South Africa

PARLIAMENT

Cele: Police were not protecting Ramaphosa’s Phala Phala farm at time of forex theft

Cele: Police were not protecting Ramaphosa’s Phala Phala farm at time of forex theft
Illustrative image // President Cyril Ramaphosa. (Photo: Waldo Swiegers / Bloomberg via Getty Images) | The sale of game, including the red oryx, has been at the centre of the robbery at the President’s Phala Phala wildlife farm in Limpopo. (Photo: Supplied)

President Cyril Ramaphosa’s Limpopo farm was not under police protection at the time of the 2020 sofa cushion forex theft. Thus the security breach — the theft wasn’t reported to the local charge office — didn’t make the 2019/20 SAPS annual report, according to a parliamentary reply.

But the failure to provide security at the farm until the end of 2020 raises further questions about the SAPS doing its job – and that includes the protection of private and official homes of presidents, their deputies and spouses, according to the Presidential Handbook.

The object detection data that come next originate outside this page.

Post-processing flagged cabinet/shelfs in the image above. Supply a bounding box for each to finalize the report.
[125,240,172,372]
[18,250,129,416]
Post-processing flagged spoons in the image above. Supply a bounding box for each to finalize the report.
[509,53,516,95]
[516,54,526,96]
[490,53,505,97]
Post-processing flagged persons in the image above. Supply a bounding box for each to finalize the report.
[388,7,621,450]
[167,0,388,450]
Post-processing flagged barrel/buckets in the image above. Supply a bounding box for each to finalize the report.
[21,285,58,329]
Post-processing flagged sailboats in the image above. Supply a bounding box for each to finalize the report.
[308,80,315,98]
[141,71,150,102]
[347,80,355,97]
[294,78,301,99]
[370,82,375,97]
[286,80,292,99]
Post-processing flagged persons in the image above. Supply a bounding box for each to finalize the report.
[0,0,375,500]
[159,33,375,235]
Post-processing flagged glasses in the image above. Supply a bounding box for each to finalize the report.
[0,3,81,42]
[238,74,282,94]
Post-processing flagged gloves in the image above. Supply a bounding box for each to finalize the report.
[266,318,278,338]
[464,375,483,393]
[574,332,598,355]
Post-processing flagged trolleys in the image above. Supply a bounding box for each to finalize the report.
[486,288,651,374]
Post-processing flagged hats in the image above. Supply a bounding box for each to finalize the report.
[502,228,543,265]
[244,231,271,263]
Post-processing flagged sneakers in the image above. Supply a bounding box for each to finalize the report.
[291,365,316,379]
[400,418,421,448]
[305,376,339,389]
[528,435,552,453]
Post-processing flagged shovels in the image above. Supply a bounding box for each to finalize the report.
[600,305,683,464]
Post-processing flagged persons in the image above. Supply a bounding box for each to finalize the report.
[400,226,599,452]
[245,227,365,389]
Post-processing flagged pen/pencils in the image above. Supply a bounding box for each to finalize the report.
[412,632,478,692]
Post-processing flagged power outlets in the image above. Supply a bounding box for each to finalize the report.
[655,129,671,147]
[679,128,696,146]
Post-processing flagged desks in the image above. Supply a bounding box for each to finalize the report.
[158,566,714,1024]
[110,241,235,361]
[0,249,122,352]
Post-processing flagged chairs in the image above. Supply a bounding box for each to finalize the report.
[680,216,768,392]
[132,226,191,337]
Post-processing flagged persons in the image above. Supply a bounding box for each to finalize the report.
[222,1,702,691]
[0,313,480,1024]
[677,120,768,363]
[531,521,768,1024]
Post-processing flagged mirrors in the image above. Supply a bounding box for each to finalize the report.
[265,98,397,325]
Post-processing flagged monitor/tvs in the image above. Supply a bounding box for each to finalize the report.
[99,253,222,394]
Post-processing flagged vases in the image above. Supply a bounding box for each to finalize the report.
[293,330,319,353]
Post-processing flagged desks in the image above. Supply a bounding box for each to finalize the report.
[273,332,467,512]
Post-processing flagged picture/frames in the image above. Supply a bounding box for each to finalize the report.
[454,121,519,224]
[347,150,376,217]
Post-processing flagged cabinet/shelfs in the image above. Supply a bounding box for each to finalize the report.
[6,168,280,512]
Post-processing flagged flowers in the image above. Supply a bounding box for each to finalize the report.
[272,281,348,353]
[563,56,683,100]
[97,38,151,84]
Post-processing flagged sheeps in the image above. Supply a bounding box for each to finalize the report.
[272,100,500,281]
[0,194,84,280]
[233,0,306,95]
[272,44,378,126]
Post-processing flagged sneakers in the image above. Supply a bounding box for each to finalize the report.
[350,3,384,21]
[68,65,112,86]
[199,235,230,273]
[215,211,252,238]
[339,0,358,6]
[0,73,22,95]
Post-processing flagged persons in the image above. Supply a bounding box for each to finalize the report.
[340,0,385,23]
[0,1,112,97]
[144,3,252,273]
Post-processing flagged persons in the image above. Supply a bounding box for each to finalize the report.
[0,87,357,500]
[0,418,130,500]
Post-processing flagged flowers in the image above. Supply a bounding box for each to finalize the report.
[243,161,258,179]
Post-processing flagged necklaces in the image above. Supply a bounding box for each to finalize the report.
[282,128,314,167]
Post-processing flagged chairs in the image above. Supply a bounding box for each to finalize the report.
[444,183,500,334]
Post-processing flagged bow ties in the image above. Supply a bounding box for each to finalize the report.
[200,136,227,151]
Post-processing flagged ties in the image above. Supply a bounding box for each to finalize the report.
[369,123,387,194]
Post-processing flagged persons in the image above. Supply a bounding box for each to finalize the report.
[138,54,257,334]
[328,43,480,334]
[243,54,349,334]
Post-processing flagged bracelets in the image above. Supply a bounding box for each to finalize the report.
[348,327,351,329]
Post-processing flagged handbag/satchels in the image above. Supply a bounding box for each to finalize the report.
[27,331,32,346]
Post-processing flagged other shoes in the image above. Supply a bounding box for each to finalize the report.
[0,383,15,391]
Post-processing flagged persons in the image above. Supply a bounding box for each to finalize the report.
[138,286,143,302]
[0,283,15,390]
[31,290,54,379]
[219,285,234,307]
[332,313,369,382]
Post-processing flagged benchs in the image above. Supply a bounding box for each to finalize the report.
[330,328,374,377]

In early June Daily Maverick reported how the forex farm saga did not appear in the 2019/20 SAPS annual report that stated, “No security breaches occurred during protection duties”.

The February 2020 break-in and theft of reportedly $4-million of which only the presidential bodyguard’s boss was informed, according to ex-spooks boss Arthur Fraser’s affidavit to police on 1 June 2022, should have been listed in that 2019/20 SAPS annual report. These departmental documents are key oversight tools for Parliament, outlining not only spending but crucially also performance against targets and indicators. Protecting VIPs like the President both in transit and in loco is such a mainstay performance indicator. 

As it now turns out, the presidential farm in Limpopo wasn’t protected.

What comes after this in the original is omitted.